As the thousand people in Washington, whose healthcare is covered for life, figure out how many millions they would like to deny the same benefits, the industry is going through a massive transformation. The system, suffering from misaligned incentives and sophisticated gameplay, is likely the most complex. It is a lot easier to figure out autonomous cars and even “artificial intelligence.” The fundamental question in healthcare is how to maintain the health of every individual in a cost-effective fashion. There is only one class of humans who come close to this objective – providers who take care of patients and clinicians in manufacturing companies who want to solve big problems.
However, providers are suffering from technophobia. In less than five years, steering wheels will disappear from automobiles and humans will be a rare sight in manufacturing and power plants. Machines, without biases, are proving to be superior to humans in many decision processes. Every aspect of medicine, even the most cherished clinical components, will be influenced by machines in a few years. Machines, like it or not, will get better at diagnosis and treatment. The role of the provider will change to explain rather than to determine, for humans constrained by slow evolutionary processes will remain prisoners of the present.

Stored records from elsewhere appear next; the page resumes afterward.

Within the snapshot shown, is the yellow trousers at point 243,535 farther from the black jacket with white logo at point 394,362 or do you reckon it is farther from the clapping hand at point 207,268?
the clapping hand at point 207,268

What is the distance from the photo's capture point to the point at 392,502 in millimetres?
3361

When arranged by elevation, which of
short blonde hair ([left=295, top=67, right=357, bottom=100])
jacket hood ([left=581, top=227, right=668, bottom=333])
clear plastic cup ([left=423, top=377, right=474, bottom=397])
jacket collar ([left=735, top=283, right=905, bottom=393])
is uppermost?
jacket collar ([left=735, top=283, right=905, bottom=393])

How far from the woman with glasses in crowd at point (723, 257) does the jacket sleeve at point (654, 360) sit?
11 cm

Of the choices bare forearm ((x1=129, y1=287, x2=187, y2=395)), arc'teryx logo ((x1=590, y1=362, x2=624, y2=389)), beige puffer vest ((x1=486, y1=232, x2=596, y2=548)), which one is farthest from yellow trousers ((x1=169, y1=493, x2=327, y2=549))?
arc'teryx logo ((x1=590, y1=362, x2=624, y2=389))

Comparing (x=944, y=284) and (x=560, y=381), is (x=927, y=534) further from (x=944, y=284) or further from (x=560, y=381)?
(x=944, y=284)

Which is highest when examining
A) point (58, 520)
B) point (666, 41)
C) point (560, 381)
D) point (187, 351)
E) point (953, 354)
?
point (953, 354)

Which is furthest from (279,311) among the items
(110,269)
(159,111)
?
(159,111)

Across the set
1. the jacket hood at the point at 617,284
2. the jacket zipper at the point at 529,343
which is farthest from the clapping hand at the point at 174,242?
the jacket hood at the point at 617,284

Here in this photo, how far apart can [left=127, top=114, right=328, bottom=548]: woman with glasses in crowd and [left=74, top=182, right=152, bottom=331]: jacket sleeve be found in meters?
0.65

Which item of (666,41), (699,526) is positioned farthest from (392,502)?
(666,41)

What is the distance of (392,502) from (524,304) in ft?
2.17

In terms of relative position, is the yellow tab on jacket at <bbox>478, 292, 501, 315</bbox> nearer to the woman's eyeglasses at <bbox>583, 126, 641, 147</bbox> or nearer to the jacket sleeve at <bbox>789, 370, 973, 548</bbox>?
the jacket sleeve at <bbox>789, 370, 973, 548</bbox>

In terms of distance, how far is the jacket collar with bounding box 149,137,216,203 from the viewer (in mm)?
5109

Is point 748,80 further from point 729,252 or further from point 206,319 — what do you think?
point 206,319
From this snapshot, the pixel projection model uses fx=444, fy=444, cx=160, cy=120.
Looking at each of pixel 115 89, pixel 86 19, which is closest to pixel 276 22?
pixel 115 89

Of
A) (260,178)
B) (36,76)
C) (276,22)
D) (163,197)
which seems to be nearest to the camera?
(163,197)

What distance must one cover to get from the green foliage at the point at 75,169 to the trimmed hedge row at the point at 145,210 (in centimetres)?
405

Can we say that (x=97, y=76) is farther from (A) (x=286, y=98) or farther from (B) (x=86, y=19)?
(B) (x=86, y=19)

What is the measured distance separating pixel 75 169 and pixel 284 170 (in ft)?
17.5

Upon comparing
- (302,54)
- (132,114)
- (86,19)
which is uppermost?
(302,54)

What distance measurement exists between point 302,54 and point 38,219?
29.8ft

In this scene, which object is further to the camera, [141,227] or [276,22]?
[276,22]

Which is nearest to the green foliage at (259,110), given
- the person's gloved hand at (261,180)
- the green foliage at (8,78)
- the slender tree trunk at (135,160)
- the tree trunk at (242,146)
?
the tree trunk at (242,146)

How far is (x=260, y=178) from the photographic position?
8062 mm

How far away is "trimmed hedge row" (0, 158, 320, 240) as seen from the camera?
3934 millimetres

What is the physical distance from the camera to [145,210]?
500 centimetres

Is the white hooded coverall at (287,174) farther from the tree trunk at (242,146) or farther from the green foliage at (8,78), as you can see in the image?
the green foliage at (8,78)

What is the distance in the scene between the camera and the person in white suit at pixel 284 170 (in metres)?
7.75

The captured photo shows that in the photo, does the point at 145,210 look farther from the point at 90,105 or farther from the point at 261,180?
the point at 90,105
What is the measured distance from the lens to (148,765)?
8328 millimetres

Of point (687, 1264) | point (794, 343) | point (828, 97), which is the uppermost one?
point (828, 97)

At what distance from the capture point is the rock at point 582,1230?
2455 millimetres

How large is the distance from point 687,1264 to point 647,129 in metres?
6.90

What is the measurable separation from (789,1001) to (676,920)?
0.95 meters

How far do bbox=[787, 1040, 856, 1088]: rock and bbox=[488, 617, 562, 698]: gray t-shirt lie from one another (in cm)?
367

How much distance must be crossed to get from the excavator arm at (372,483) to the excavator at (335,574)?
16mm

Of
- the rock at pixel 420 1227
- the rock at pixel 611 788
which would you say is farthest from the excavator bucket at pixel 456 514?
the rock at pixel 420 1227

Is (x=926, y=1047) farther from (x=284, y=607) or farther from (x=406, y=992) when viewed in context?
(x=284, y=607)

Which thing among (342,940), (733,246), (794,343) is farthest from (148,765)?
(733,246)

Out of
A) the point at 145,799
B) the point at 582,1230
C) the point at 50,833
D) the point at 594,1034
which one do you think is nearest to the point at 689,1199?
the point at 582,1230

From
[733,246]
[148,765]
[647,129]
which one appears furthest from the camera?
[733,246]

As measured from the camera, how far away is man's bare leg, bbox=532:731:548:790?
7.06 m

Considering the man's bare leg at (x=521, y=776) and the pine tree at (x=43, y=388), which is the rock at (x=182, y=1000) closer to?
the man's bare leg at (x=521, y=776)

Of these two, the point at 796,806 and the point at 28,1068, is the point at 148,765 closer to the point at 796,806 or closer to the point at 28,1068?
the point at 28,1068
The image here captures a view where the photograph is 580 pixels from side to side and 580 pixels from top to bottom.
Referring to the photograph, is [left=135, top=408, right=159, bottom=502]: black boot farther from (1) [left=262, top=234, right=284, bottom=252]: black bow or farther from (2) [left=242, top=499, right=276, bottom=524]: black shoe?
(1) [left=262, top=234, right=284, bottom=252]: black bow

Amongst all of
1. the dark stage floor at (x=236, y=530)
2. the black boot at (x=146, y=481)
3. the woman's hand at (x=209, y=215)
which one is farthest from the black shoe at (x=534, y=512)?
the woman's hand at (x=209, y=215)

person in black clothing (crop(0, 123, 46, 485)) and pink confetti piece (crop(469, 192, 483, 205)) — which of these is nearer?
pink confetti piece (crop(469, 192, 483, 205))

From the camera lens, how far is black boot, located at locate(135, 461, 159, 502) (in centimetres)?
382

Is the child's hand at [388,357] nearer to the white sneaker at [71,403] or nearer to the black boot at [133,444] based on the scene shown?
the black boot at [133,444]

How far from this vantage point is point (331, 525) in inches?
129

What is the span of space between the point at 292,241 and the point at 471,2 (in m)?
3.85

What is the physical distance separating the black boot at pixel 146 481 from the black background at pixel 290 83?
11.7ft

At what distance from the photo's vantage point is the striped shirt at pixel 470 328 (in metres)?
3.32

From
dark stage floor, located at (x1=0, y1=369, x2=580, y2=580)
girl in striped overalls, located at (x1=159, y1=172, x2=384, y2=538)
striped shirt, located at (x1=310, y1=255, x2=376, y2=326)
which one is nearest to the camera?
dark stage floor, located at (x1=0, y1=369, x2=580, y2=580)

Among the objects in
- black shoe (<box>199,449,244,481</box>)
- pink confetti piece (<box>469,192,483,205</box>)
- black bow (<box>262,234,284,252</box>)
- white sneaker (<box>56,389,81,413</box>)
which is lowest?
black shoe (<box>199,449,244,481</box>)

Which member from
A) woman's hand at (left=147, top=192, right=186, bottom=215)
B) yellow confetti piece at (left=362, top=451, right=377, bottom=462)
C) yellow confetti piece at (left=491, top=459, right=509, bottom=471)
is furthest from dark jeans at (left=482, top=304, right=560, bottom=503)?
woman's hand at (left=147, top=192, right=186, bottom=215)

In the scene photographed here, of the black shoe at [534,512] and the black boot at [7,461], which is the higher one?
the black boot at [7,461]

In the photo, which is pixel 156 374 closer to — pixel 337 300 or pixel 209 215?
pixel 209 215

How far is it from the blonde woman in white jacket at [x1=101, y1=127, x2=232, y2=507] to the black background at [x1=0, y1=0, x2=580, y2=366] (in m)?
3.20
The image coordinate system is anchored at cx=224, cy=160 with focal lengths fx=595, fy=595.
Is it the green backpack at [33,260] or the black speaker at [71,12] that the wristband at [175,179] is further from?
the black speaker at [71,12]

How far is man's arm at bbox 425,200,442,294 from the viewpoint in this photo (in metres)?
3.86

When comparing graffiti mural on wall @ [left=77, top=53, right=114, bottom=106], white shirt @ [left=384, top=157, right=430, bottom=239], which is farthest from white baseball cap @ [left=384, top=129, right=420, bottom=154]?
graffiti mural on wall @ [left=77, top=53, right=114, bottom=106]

The tsunami in healthcare is on the way. In its foggy supply chain including manufacturers, providers, payers, and patients, sunlight will descend and there will be no hiding anymore. Prevention shall matter more than treatment, non-invasive intervention more than invasive procedures, primary care more than specialty care, inventions more than incremental therapies, the patient more than a singular disease state and care plans more than procedures.
Providers who embrace technology will accelerate this trend and others could get ossified.